**DATA EXTRACT**
## Begin

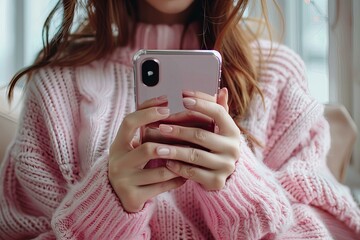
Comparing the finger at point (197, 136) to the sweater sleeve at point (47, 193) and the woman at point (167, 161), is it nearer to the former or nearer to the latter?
the woman at point (167, 161)

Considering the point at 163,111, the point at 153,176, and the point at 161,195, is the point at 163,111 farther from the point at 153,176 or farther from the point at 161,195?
the point at 161,195

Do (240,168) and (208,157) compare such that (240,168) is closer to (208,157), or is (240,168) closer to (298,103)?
(208,157)

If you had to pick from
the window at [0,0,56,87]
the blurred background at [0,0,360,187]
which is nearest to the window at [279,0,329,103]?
the blurred background at [0,0,360,187]

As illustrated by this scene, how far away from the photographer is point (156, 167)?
0.72m

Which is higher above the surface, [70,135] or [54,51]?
[54,51]

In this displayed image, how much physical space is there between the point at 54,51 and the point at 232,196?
434mm

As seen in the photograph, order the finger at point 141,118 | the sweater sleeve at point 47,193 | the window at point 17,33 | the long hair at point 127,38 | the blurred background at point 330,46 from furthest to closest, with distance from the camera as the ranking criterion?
the window at point 17,33 < the blurred background at point 330,46 < the long hair at point 127,38 < the sweater sleeve at point 47,193 < the finger at point 141,118

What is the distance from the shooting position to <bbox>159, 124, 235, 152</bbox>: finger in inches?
27.1

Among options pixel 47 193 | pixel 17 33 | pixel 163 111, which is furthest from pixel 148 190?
pixel 17 33

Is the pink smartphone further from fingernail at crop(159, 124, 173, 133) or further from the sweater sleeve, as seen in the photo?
the sweater sleeve

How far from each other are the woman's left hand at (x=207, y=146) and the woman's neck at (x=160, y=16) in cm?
34

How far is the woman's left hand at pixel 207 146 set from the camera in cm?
69

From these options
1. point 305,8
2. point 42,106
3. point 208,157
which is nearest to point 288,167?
point 208,157

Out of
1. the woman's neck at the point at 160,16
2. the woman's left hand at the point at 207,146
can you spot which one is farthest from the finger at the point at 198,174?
the woman's neck at the point at 160,16
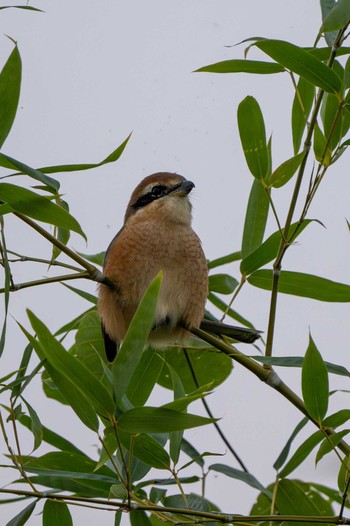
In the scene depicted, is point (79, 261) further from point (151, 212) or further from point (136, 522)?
point (151, 212)

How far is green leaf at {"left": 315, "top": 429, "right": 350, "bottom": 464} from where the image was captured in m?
1.92

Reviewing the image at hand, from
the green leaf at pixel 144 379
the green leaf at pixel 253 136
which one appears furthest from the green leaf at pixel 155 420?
the green leaf at pixel 253 136

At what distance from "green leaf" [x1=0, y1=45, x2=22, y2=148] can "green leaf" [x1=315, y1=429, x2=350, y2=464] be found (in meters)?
1.01

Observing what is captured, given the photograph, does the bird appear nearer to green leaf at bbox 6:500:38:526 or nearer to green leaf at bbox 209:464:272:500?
green leaf at bbox 209:464:272:500

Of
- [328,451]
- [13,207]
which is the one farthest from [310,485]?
[13,207]

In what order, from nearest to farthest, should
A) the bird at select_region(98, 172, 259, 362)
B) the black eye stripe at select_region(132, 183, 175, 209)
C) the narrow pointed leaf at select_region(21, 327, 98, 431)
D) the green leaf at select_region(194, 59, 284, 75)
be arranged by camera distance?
the narrow pointed leaf at select_region(21, 327, 98, 431), the green leaf at select_region(194, 59, 284, 75), the bird at select_region(98, 172, 259, 362), the black eye stripe at select_region(132, 183, 175, 209)

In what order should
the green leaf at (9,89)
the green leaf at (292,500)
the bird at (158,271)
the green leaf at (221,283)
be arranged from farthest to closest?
the green leaf at (221,283) → the bird at (158,271) → the green leaf at (292,500) → the green leaf at (9,89)

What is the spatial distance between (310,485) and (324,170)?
111 cm

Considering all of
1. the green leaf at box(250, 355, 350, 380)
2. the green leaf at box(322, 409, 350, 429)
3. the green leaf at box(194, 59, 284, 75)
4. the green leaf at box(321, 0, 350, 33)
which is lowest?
the green leaf at box(322, 409, 350, 429)

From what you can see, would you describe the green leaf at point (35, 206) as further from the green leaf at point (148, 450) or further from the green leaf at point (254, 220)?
the green leaf at point (254, 220)

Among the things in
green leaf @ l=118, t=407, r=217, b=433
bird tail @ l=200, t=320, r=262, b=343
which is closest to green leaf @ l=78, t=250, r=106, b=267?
bird tail @ l=200, t=320, r=262, b=343

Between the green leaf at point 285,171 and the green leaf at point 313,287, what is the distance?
33 cm

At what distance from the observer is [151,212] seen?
311cm

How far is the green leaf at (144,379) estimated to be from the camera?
2231 millimetres
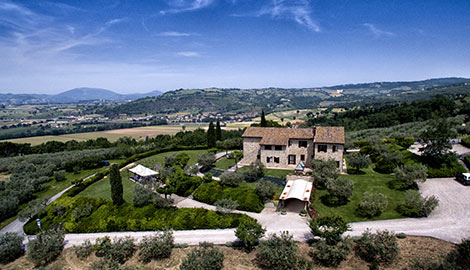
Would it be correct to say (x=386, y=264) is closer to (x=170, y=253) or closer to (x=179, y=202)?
(x=170, y=253)

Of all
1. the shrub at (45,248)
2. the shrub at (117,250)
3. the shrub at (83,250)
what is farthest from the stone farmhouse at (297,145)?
the shrub at (45,248)

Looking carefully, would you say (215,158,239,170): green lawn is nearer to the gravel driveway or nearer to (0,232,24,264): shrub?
the gravel driveway

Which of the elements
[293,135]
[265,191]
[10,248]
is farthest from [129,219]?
[293,135]

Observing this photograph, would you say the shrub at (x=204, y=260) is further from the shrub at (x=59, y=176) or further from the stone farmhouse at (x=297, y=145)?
the shrub at (x=59, y=176)

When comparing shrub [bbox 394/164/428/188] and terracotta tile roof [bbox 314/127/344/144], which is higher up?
terracotta tile roof [bbox 314/127/344/144]

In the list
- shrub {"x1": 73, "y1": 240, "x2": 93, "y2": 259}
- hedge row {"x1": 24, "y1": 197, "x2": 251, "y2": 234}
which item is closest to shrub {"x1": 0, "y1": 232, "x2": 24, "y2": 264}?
hedge row {"x1": 24, "y1": 197, "x2": 251, "y2": 234}
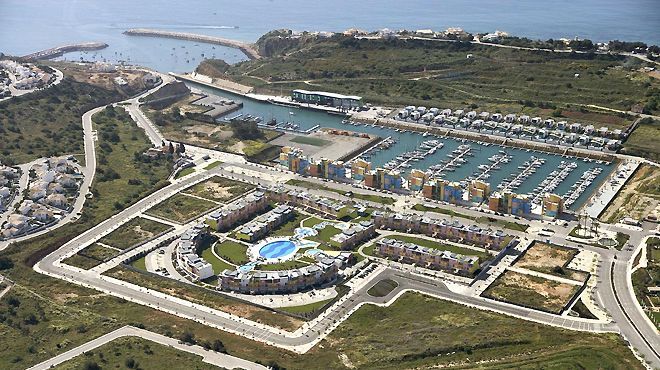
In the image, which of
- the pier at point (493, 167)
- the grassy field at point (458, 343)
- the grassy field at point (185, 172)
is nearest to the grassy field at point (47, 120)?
the grassy field at point (185, 172)

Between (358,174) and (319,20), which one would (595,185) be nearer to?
(358,174)

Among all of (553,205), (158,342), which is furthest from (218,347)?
(553,205)

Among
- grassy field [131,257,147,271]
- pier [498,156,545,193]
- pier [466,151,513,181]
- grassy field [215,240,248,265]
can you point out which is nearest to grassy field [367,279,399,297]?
grassy field [215,240,248,265]

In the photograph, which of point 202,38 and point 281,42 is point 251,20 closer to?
point 202,38

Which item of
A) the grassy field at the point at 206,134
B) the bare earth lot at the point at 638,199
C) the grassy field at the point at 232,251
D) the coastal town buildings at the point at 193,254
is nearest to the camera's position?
the coastal town buildings at the point at 193,254

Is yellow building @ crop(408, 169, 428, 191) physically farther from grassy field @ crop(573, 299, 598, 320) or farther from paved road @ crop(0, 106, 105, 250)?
paved road @ crop(0, 106, 105, 250)

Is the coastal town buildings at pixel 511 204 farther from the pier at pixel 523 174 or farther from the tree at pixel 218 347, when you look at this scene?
the tree at pixel 218 347

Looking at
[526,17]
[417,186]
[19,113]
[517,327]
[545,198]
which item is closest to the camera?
[517,327]

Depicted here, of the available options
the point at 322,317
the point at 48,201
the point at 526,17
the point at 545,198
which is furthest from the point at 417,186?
the point at 526,17
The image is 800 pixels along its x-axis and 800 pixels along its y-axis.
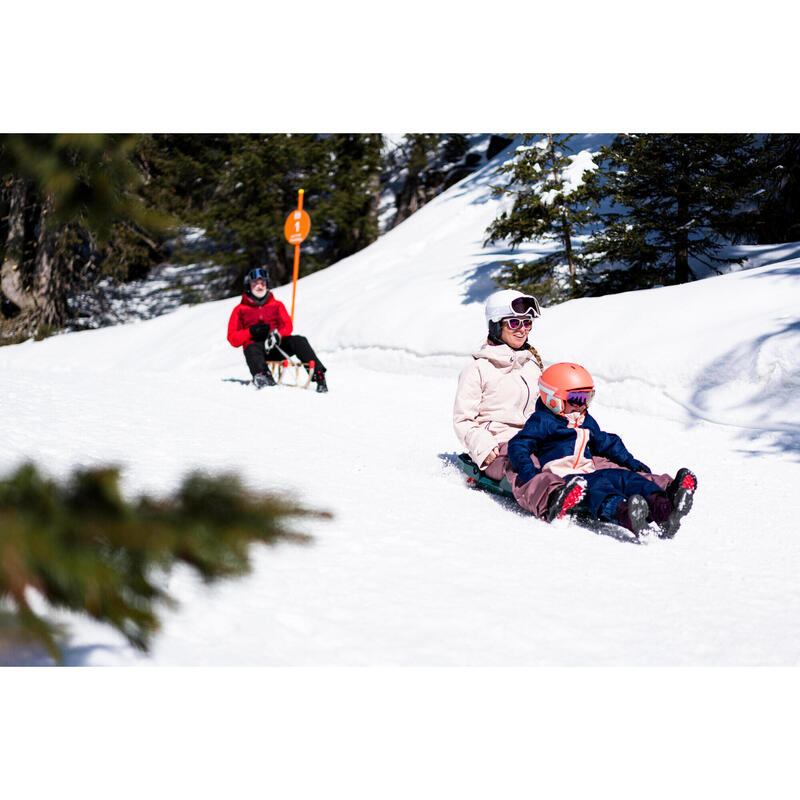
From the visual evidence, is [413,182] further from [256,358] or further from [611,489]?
[611,489]

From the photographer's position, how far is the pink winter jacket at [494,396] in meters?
4.99

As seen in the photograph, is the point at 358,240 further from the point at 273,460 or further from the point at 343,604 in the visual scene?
the point at 343,604

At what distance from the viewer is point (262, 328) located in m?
9.20

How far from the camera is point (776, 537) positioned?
4375mm

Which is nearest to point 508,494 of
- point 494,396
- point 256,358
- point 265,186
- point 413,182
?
point 494,396

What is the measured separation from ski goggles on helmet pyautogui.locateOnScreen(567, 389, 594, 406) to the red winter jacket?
554 centimetres

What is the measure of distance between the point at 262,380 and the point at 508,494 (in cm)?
458

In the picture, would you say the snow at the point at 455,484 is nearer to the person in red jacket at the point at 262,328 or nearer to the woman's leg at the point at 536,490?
the woman's leg at the point at 536,490

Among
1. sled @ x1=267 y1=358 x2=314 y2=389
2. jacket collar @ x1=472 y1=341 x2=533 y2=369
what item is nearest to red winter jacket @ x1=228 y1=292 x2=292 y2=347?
sled @ x1=267 y1=358 x2=314 y2=389

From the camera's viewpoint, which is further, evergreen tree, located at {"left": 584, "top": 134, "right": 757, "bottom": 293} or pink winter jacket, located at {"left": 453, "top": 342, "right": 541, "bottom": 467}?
evergreen tree, located at {"left": 584, "top": 134, "right": 757, "bottom": 293}

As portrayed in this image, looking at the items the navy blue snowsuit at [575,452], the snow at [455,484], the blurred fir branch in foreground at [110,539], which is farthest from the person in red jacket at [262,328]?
the blurred fir branch in foreground at [110,539]

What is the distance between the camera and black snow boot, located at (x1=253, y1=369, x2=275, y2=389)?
338 inches

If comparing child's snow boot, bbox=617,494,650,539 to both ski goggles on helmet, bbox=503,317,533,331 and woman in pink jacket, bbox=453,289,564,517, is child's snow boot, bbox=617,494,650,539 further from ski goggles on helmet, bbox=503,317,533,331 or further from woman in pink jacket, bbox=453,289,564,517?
ski goggles on helmet, bbox=503,317,533,331

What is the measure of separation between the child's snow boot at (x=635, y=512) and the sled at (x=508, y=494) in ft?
0.70
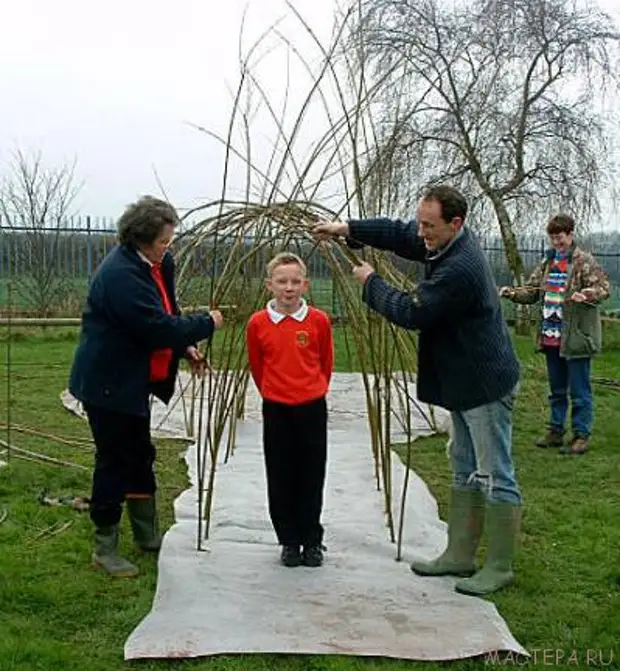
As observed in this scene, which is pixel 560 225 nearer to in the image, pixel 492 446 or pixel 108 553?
pixel 492 446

## End

**WORK TO BE COMPLETED**
Where the line containing "From the camera's" appears above, start there and set down each line exactly through the last line of the data; leave out every picture.

**SOLUTION TO THIS TASK**
From the camera's viewpoint, which is further, evergreen tree, located at {"left": 584, "top": 134, "right": 757, "bottom": 293} or pink winter jacket, located at {"left": 453, "top": 342, "right": 541, "bottom": 467}?
evergreen tree, located at {"left": 584, "top": 134, "right": 757, "bottom": 293}

As portrayed in this image, looking at the items the navy blue snowsuit at [575,452], the snow at [455,484], the blurred fir branch in foreground at [110,539], which is farthest from the person in red jacket at [262,328]?
the blurred fir branch in foreground at [110,539]

What is the distance between the camera and black snow boot, located at (x1=253, y1=369, x2=275, y2=389)?
338 inches

If comparing child's snow boot, bbox=617,494,650,539 to both ski goggles on helmet, bbox=503,317,533,331 and woman in pink jacket, bbox=453,289,564,517, is child's snow boot, bbox=617,494,650,539 further from ski goggles on helmet, bbox=503,317,533,331 or further from woman in pink jacket, bbox=453,289,564,517?
ski goggles on helmet, bbox=503,317,533,331

What is the measure of separation between the child's snow boot at (x=635, y=512) and the sled at (x=508, y=494) in ft?
0.70
As observed in this scene, which is pixel 560 225 nearer to in the image, pixel 492 446 or pixel 108 553?
pixel 492 446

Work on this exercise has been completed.